Today we’d like to introduce you to Suzanne Baran.

Suzanne, please share your story with us. How did you get to where you are today?
Post 9-11, I moved to sunny Los Angeles to pursue a better overall lifestyle. I was a financial journalist in NYC and lost half my office in the attacks. Other deaths occurred the same year, notably my brother and best friend.

When I arrived in LA, financial reporter opportunities were in short supply. I didn’t have a network and began working at a series of odd jobs, one as an office manager for models and photographers. Shortly thereafter, I delved into magazine subscription sales for Magmall and learned SEO best practices in 2002.

Finally, DirecTV hired me in 2003 to write technical scripts for customer service agents on fixing snowy screens, aspect ratios, and I wrote DVR manuals.

I helped the Director of CS develop iconography for reps – using content strategy for the first time – to help agents retrieve information quicker for irate callers.

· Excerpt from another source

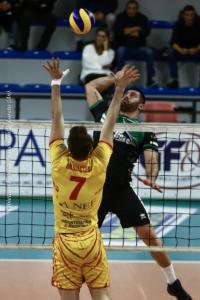 19-11-23 - NVL-Osimo(043)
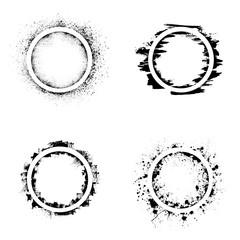 Circle grunge frames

I dabbled in financial textbook editing for McGraw-Hill for a brief stint. In 2005, The Hollywood Reporter hired me as a web and newsletter editor. I attended parties and premieres, interviewed celebrities, costume designers, directors, and actors. I made a play to write print pieces and published a story on Mary J. Bilge, a true warrior.

On the technical side, I learned HTML and migrated content from TeamSite to a proprietary content management system.

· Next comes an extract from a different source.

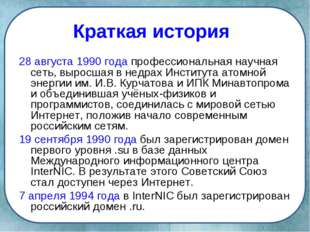 Краткая история 28 августа 1990 года профессиональная научная сеть, выросшая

Yahoo took interest and I was hired in 2007 as the lead entertainment homepage content programmer. I created, promoted, packaged and measured content for interior properties like movies, music, games, omg, kids, tv and others. Our audience grew to 189 million unique visitors on a monthly basis and each property began vying for homepage real estate to drive traffic to their interior pages. I negotiated proptitization and strategy to grow each property to the #1 destination, beating competitors like AOL and MSN.

Content boot camp at Yahoo set the stage for my future.

I programmed celebrity content and omnichannel social strategy for Celebuzz, a precursor to Buzznet.

At California Psychics, a 33 million dollar per year in revenue advice service, I programmed 150 pieces of content in 30 days across 5 channels and migrated content to WordPress to create a symbiotic newsletter and web experience. New customer referrals skyrocketed to 400k per week inside of 9 months.

In 2010, I began Content Empress – and became a consultant for top interactive agencies such as Sapient Nitro, Rosetta, Saatchi & Saatchi, Phelps, and others. I redesigned experiences for top brands like Cisco, Intel, Sony, Fox, Bethesda Games, TBN, THQ, Scottrade, MGM Resorts and more.

Has it been a smooth road?
LA is a tough market if you’re not connected to the right professionals and the right companies at the right time.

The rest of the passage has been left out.